Last, we investigate a spreading process based on the SI (susceptible-infected) model on temporal networks, where interlayer links only exist between two counterparts at two adjacent time slots^{23}. In the SI model, each node has only two states: “susceptible” (S) or “infected” (I), and 5% nodes are randomly chosen to be sources (infected) at initial time *t* = 0 in our simulations. At each time (which corresponds to one layer in the temporal network), the infected nodes will infect the susceptible neighboring nodes with a specific infection rate *λ* (see Supplementary Note 6 for more details).

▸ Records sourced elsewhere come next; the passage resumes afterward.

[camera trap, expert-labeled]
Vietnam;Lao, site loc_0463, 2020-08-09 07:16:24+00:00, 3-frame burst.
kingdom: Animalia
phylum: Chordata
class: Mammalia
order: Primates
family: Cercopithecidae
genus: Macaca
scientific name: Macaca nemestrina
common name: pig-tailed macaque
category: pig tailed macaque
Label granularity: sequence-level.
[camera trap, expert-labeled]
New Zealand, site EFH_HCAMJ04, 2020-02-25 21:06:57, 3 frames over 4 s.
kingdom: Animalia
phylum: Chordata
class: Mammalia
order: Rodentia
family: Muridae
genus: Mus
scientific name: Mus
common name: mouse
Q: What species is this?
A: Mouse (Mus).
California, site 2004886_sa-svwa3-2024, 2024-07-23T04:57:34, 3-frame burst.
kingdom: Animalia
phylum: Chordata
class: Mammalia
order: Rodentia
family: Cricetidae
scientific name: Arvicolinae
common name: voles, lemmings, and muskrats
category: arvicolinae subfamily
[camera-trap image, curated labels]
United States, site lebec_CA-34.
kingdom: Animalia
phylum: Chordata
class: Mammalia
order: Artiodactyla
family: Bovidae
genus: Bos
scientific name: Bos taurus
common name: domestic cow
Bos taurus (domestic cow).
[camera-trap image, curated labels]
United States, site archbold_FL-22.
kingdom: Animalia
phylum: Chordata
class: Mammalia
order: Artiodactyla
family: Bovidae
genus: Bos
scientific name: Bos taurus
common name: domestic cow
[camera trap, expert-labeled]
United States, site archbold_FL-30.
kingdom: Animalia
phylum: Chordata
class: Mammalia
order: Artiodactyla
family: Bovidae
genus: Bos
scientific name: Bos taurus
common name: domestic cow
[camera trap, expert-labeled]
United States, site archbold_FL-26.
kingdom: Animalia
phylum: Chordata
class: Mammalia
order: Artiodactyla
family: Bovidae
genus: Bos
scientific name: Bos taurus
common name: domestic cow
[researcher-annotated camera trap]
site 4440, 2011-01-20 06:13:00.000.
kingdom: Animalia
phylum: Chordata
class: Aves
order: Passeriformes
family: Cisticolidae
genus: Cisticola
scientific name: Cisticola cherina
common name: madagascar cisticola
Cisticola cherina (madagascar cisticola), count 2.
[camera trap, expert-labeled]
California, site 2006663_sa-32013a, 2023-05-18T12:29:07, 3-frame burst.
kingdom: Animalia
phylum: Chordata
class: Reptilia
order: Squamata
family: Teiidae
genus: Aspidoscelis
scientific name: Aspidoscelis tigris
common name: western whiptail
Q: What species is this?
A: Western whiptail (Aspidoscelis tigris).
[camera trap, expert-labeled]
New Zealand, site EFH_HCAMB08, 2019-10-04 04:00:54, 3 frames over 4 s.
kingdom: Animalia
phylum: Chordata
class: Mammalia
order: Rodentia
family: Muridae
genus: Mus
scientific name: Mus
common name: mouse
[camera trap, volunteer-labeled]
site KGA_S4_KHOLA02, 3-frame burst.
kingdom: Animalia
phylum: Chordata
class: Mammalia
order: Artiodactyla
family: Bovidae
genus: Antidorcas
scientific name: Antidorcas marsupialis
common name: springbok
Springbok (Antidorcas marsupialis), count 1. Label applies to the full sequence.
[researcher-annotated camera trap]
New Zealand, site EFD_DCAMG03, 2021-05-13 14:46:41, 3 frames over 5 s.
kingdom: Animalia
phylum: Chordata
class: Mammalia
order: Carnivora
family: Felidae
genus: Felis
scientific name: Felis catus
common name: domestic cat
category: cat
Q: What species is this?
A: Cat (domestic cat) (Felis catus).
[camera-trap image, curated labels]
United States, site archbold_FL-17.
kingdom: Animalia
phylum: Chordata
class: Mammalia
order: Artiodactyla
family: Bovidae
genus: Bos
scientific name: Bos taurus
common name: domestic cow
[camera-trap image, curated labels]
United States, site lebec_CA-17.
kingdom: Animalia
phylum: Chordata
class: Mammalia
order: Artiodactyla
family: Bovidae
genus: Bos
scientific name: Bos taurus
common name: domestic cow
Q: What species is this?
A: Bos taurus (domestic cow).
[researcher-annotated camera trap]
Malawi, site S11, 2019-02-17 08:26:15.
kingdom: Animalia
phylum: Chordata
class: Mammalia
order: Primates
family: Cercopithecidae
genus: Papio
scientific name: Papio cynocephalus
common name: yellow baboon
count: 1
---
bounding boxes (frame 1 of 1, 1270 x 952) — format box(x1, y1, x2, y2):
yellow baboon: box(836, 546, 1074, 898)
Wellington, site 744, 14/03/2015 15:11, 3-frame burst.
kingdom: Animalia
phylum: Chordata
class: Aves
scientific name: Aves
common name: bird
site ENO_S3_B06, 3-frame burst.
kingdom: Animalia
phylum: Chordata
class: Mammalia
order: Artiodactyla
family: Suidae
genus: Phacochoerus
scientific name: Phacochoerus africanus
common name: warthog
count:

In the spreading process, the fraction of infected nodes *I*(*T*) at time *t* = *T* on the reconstructed networks is calculated and compared to the real one with the network of social interactions at SFHH (La Société française d’Hygiène Hospitalière) conference (Fig. 6e). Simulations on synthetic networks reveal that the method overestimates *I*(*T*) when *r* is close to 1 (Fig. 6f). We also compare these results with the existing methods (see Supplementary Fig. 11 for more details). Further, we simulated the spreading processes on the Wiki-talk network which has 14 layers (14 weeks), and the CollegeMsg network that has 22 layers (22 days) (see Supplementary Fig. 10e, f for more results on real-world networks). Moreover, we have studied how the performance of reconstruction for dynamics is influenced by more network characteristics, including the overlap of edges and ratio of heterogeneity (see Supplementary Fig. 12 for more results on synthetic network with different characteristics).

## Discussion

Network reconstruction has attracted much research attention recently^{24,31,42}, since it has wide applications such as link prediction, community detection and systems’ vulnerability analysis. Most previous studies focused on monoplex networks, and therefore there is a pressing need to develop a reconstruction framework for multiplex networks. Existing work have met success to determine if an observed monoplex network is the outcome of a hidden multilayer process by assuming generative models for each layer of the multiplex network. However, it is necessary to further explore the multiplex layers structure and predict the dynamics once it is verified that there is a hidden multiplex structure. Our primary goal is to reconstruct the multiplex structure from the knowledge of both an observed aggregate monoplex network and partial observations.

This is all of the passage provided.